Na Justiça do Trabalho, é extremamente comum que pessoas que são testemunhas em um determinado processo de terceiro também sejam autoras de suas próprias demandas contra a mesma empresa.
Nesse ponto, já se consolidou o entendimento de que não existe qualquer suspeição de esse trabalhador atuar como testemunha, porquanto a propositura de uma ação judicial cuida de exercício de direito constitucionalmente protegido.
Aliás, o Tribunal Superior do Trabalho editou a Súmula 357:
“TESTEMUNHA. AÇÃO CONTRA A MESMA RECLAMADA. SUSPEIÇÃO (mantida) – Res. 121/2003, DJ 19, 20 e 21.11.2003
Não torna suspeita a testemunha o simples fato de estar litigando ou de ter litigado contra o mesmo empregador.”

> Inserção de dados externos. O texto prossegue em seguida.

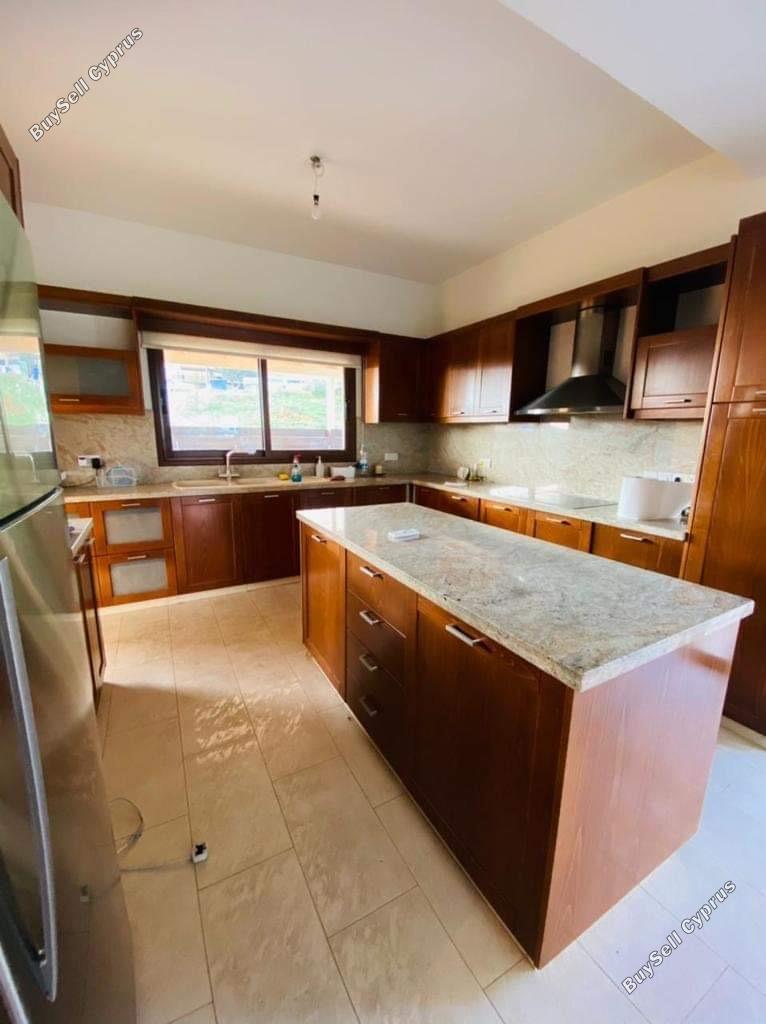 4 bedroom detached house for sale ypsonas limassol 1546237 image 5871552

Admitido esse depoimento como testemunha, surge uma questão interessante: poderiam as declarações desse trabalhador como testemunha serem utilizadas para prejudicá-lo no seu próprio processo?
De fato, ocorre que, algumas vezes, as declarações do trabalhador como reclamante no processo em que é autor divergem substancialmente de suas declarações como testemunha em outro processo. Por exemplo, é comum que o trabalhador tenha, como testemunha, alegado que não fazia horas extras na empresa, mas, de forma contraditória, afirma que laborava em sobrejornada na petição inicial de seu próprio processo.
Assim, os réus juntam as cópias das atas de audiência para indicar a existência de contradição, o que leva diversos juízes a acolher as informações prestadas como testemunhas em desfavor das alegações do trabalhador como autor da ação.
O Tribunal Superior do Trabalho admite essa lógica e entende que não se trata de decisão surpresa. Trata-se de respeito à boa-fé objetiva, vedando comportamentos contraditórios:
“INDEFERIMENTO DE PERGUNTAS À TESTEMUNHA DO RECLAMANTE. ADOÇÃO DE PROVA EMPRESTADA. TESTEMUNHO DO PRÓPRIO TRABALHADOR EM OUTRA AÇÃO. CONTROVÉRSIA SOBRE ALEGADA DECISÃO SURPRESA. (…) 5 – A prova emprestada não era desconhecida pelo reclamante, pois tinha conhecimento do conteúdo de seu próprio depoimento como testemunha em outra ação, ajuizada por colega em face da mesma empresa ora reclamada. 6 – O caso não é de decisão surpresa (“fato não submetido à audiência prévia de uma ou de ambas as partes”, art. 4º, §1º, da IN nº 39/2016), que diz respeito a fatos da causa, e não questões processuais. 7 – Nesse contexto, o TRT consignou os seguintes termos: ‘Registre-se, por oportuno, que não tem procedência a alegativa autoral de que foi posta em surpresa o fato de o Juízo a quo usar depoimento do reclamante ofertado em outro processo. Ora, obviamente, o autor era conhecedor, sim, do depoimento e de suas afirmativas demonstradas na qualidade de testemunha da empresa em processo anterior.’ (…) 9 – Aplica-se o princípio da vedação de comportamentos da mesma pessoa, lícitos em si, e contrários (venire contra factum proprio). Não se trata de proibição de incoerência, mas de proibição de ruptura da confiança em que se baseia a boa-fé objetiva.” (ARR-495-73.2017.5.13.0030, 6ª Turma, Relatora Ministra Katia Magalhaes Arruda, DEJT 22/05/2020)
Dessa maneira, se o juiz indefere a produção de provas sobre um determinado ponto em relação ao qual o trabalhador já confessou quando fez seu depoimento testemunhal, não há cerceamento de defesa e tampouco se pode alegar decisão surpresa. Logo, não há violação do art. 10 do CPC:
“Art. 10. O juiz não pode decidir, em grau algum de jurisdição, com base em fundamento a respeito do qual não se tenha dado às partes oportunidade de se manifestar, ainda que se trate de matéria sobre a qual deva decidir de ofício.”
Ora, se foi o próprio reclamante que prestou as informações, ainda que em outro processo, tinha perfeita ciência dos dados mencionados e não pode, agora, sustentar posição contrária.